In an article recently published in the Journal of Energy Chemistry, researchers discussed the gas evolution and relationship with electrode materials in a rapid operando gas monitor for commercial real-size lithium-ion batteries.
Study: Rapid operando gas monitor for commercial real-size lithium ion batteries: Gas evolution and relation with electrode materials. Image Credit: Smile Fight/Shutterstock.com
Because of their good cycling ability, high energy density, eco-friendliness, high operating voltage, and low self-discharge, Li-ion batteries (LIBs) are known to be important energy storage technologies and have been extensively used in electric vehicles, portable electronics, and energy storage systems.
Positive electrode materials based on LiNixMnyCo1xyO2 (NMC) are suitable for obtaining high-energy-density LIBs; however, they are prone to degradation due to structural and chemical instability. There have been numerous comprehensive and extensive examinations of gas evolution mechanisms published.
The majority of gases are studied during the battery's construction, first cycle, and thermal runaway phase, which is based on harsh conditions such as high temperatures above 90 °C and/or overcharging. However, the evolution of gases inside the real-size LIBs under normal operating settings has not been thoroughly described, despite the fact that understanding the early stages prior to battery failure or thermal runaway is critical.
About the Study
In this study, the authors discussed the development of a novel method for fast operando monitoring gas evolution to address the challenges of implanting various gas sensors into commercial batteries, which involved placing non-dispersive infrared multi-gases sensors in a sealed tank, where real commercial batteries with one open end could be settled for operation.

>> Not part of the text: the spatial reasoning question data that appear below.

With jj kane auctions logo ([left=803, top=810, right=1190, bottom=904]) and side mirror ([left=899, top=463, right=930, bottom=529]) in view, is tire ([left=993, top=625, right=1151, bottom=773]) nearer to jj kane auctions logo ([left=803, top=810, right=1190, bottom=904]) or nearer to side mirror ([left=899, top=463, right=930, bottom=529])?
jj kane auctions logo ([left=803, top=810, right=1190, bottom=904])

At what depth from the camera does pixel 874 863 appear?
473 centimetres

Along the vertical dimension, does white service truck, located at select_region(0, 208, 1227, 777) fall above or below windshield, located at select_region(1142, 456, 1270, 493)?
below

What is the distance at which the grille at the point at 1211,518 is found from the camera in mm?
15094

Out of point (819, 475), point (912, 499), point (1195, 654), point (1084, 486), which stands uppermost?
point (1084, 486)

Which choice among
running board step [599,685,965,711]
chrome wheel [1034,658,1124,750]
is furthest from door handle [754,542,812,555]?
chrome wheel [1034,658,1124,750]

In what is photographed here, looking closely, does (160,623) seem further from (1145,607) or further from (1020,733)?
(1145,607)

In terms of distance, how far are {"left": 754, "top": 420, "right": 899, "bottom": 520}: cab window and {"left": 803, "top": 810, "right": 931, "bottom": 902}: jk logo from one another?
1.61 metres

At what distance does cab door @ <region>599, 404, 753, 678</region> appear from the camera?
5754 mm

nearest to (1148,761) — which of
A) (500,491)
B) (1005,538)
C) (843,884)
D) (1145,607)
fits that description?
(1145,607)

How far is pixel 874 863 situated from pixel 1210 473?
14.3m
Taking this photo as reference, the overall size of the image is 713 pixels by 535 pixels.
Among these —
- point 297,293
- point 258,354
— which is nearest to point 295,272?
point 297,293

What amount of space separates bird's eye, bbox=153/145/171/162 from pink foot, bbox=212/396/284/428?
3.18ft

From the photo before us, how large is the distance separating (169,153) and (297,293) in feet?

The researchers presented a novel approach for the continuous monitoring of the internal gases of practical commercial LIBs. Various non-dispersive infrared (NDIR) gas sensors were used in a sealed tank to measure the concentrations of CH4, CO2, and C2H4 during battery operation in a typical design.
Based on the characteristics of non-dispersive infrared (NDIR), this technology enabled the rapid operando gas monitoring of real commercial batteries, regardless of whether they were pouch, cylindrical, or prismatic cells. Furthermore, this methodology was used to capture the quantitative consumption of CO2 throughout the discharge process in real batteries, as well as the interaction between CO2 and Li2CO3.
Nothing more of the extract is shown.